• Task data:
+===+

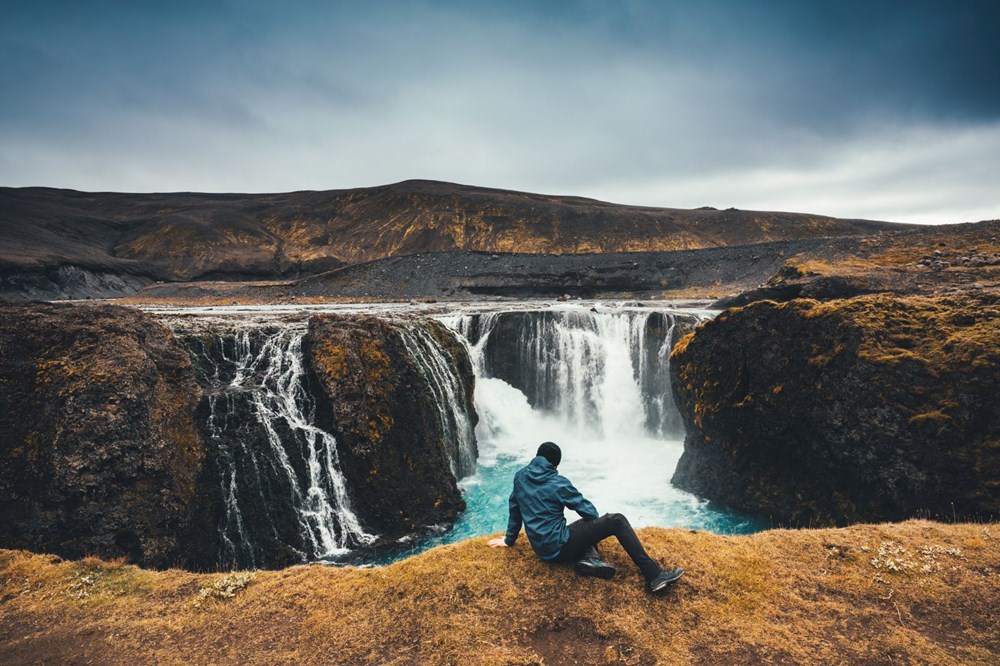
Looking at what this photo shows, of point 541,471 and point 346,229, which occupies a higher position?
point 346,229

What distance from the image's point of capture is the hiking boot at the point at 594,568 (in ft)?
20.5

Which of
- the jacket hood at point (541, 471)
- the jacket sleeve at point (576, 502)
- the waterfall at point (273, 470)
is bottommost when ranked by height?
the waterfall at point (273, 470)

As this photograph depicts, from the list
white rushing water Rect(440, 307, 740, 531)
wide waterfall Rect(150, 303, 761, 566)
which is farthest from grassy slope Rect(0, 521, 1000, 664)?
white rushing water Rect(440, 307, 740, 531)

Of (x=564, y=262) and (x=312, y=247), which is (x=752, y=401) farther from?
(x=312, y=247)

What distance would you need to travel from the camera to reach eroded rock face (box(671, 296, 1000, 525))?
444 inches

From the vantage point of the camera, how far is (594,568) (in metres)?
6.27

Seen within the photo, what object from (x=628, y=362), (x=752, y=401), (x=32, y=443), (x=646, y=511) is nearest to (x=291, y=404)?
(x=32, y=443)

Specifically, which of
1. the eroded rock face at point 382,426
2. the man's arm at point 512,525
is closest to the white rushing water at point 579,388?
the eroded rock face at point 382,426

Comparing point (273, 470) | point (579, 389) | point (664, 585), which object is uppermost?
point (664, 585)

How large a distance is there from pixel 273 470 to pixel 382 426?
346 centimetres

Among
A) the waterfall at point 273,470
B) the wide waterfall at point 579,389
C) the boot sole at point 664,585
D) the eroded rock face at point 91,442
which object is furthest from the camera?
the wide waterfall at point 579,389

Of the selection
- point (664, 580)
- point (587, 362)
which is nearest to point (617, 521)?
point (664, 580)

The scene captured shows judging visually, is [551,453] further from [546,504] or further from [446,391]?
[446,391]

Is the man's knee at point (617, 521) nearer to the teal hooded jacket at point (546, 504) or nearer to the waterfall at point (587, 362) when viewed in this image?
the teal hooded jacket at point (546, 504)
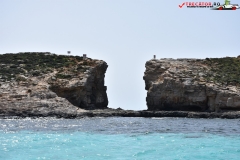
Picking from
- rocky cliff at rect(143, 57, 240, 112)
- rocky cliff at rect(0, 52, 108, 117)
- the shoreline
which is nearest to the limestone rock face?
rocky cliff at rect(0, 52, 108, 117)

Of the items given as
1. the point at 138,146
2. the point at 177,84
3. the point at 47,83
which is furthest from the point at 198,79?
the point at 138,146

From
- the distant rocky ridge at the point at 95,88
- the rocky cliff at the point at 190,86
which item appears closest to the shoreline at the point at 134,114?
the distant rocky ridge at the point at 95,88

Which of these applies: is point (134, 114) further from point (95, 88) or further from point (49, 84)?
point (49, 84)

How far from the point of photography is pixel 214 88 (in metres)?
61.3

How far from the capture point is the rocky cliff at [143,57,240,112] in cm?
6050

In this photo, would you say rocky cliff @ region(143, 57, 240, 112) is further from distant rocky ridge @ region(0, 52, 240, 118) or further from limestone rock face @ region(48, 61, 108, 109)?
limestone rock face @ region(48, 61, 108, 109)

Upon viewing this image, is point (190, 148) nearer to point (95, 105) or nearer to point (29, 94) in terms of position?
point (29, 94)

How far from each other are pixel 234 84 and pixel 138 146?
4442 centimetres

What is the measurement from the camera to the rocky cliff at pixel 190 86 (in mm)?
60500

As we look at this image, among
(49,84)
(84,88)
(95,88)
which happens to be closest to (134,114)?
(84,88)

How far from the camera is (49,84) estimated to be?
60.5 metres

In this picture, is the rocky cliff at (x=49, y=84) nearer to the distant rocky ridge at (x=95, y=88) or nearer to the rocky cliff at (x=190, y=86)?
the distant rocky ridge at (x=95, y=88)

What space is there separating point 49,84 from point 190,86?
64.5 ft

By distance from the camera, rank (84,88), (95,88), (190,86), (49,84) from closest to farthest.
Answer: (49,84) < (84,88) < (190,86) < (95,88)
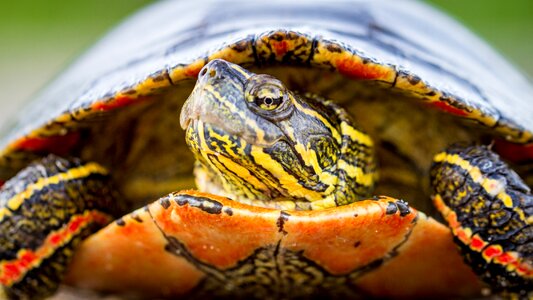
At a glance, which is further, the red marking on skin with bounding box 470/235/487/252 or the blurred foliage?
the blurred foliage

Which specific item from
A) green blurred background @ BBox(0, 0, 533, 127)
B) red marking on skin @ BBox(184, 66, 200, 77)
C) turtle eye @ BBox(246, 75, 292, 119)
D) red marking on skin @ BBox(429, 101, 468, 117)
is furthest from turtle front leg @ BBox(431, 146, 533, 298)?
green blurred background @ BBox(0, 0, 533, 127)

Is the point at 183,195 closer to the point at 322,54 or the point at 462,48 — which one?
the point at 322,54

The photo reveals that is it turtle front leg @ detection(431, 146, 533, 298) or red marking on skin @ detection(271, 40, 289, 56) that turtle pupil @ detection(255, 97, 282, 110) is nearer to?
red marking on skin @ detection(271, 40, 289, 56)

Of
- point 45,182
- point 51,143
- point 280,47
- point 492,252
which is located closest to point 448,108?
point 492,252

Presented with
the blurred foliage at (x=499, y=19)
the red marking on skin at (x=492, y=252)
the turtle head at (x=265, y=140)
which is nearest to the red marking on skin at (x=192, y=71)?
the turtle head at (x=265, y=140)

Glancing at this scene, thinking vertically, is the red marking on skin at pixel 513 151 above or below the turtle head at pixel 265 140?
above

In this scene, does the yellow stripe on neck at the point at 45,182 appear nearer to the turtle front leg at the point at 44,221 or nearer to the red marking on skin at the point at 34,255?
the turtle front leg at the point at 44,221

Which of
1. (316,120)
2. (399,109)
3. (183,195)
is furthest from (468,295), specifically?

+===+

• Your goal: Repeat each entry above word for word, leaving every picture out.

• Reply:
Looking at what this photo shows, of point 541,471 and point 346,229, which occupies a higher position?
point 346,229

What distance from the image's point of capture is the hiking boot at the point at 594,568 (in ft)?
20.5

Which of
- the jacket hood at point (541, 471)
- the jacket sleeve at point (576, 502)
- the waterfall at point (273, 470)
is bottommost when ranked by height?
the waterfall at point (273, 470)

As this photograph depicts, from the list
white rushing water Rect(440, 307, 740, 531)
wide waterfall Rect(150, 303, 761, 566)
which is farthest from grassy slope Rect(0, 521, 1000, 664)?
white rushing water Rect(440, 307, 740, 531)

Of (x=564, y=262) and (x=312, y=247), which is (x=752, y=401) farther from?
(x=312, y=247)

What distance would you need to travel from the camera to reach eroded rock face (box(671, 296, 1000, 525))?
444 inches

From the vantage point of the camera, how far is (594,568) (in metres)?
6.27

Seen within the photo, what object from (x=628, y=362), (x=752, y=401), (x=32, y=443), (x=646, y=511) is nearest to (x=291, y=404)?
(x=32, y=443)

Specifically, which of
1. the eroded rock face at point 382,426
2. the man's arm at point 512,525
is closest to the white rushing water at point 579,388?
the eroded rock face at point 382,426

Comparing point (273, 470) | point (579, 389) | point (664, 585), which object is uppermost?
point (664, 585)

How large a distance is there from pixel 273 470 to pixel 382 426?
346 centimetres

Among
A) the waterfall at point 273,470
B) the wide waterfall at point 579,389
C) the boot sole at point 664,585
D) the eroded rock face at point 91,442
which object is furthest from the camera?
the wide waterfall at point 579,389

Of the selection
- point (664, 580)
- point (587, 362)
which is nearest to point (617, 521)?
point (664, 580)

The scene captured shows judging visually, is [551,453] further from [546,504] or further from [446,391]?
[446,391]

Is the man's knee at point (617, 521) nearer to the teal hooded jacket at point (546, 504) or nearer to the waterfall at point (587, 362) when viewed in this image?
the teal hooded jacket at point (546, 504)
Picking from
- rocky cliff at rect(143, 57, 240, 112)
- rocky cliff at rect(0, 52, 108, 117)
- the shoreline
which is nearest to the limestone rock face?
rocky cliff at rect(0, 52, 108, 117)

Of the items given as
1. the point at 138,146
2. the point at 177,84
3. the point at 47,83
which is furthest from the point at 198,79?
the point at 138,146

From
- the distant rocky ridge at the point at 95,88
- the rocky cliff at the point at 190,86
which item appears closest to the shoreline at the point at 134,114?
the distant rocky ridge at the point at 95,88

Which of these applies: is point (134, 114) further from point (95, 88) or further from point (49, 84)?
point (49, 84)

How far from the point of photography is pixel 214 88 (in metres)?
61.3

How far from the capture point is the rocky cliff at [143,57,240,112] in cm?
6050

In this photo, would you say rocky cliff @ region(143, 57, 240, 112) is further from distant rocky ridge @ region(0, 52, 240, 118) or further from limestone rock face @ region(48, 61, 108, 109)?
limestone rock face @ region(48, 61, 108, 109)

Upon viewing this image, is point (190, 148) nearer to point (95, 105) or nearer to point (29, 94) in terms of position?
point (29, 94)

How far from each other are pixel 234 84 and pixel 138 146?
4442 centimetres

What is the measurement from the camera to the rocky cliff at pixel 190 86 (in mm)?
60500

As we look at this image, among
(49,84)
(84,88)
(95,88)
which happens to be closest to (134,114)?
(84,88)

How far from the camera is (49,84) estimated to be?
60.5 metres

In this picture, is the rocky cliff at (x=49, y=84) nearer to the distant rocky ridge at (x=95, y=88) or nearer to the rocky cliff at (x=190, y=86)?
the distant rocky ridge at (x=95, y=88)

What space is there separating point 49,84 from point 190,86?
64.5 ft

By distance from the camera, rank (84,88), (95,88), (190,86), (49,84) from closest to farthest.
Answer: (49,84) < (84,88) < (190,86) < (95,88)
At a glance, which is further, the red marking on skin with bounding box 470/235/487/252 or the blurred foliage?
the blurred foliage

Which specific item from
A) green blurred background @ BBox(0, 0, 533, 127)
B) red marking on skin @ BBox(184, 66, 200, 77)
C) turtle eye @ BBox(246, 75, 292, 119)
D) red marking on skin @ BBox(429, 101, 468, 117)
is furthest from turtle front leg @ BBox(431, 146, 533, 298)?
green blurred background @ BBox(0, 0, 533, 127)

Is the point at 183,195 closer to the point at 322,54 or the point at 462,48 — which one?
the point at 322,54

The photo reveals that is it turtle front leg @ detection(431, 146, 533, 298) or red marking on skin @ detection(271, 40, 289, 56) that turtle pupil @ detection(255, 97, 282, 110) is nearer to?
red marking on skin @ detection(271, 40, 289, 56)

Of
- point 45,182
- point 51,143
- point 280,47
- point 492,252
which is located closest to point 448,108?
point 492,252

Presented with
the blurred foliage at (x=499, y=19)
the red marking on skin at (x=492, y=252)
the turtle head at (x=265, y=140)
which is nearest to the red marking on skin at (x=192, y=71)?
the turtle head at (x=265, y=140)

Glancing at this scene, thinking vertically, is the red marking on skin at pixel 513 151 above or below the turtle head at pixel 265 140?
above

In this scene, does the yellow stripe on neck at the point at 45,182 appear nearer to the turtle front leg at the point at 44,221 or nearer to the red marking on skin at the point at 34,255?
the turtle front leg at the point at 44,221

Which of
1. (316,120)
2. (399,109)
3. (183,195)
is furthest from (468,295), specifically?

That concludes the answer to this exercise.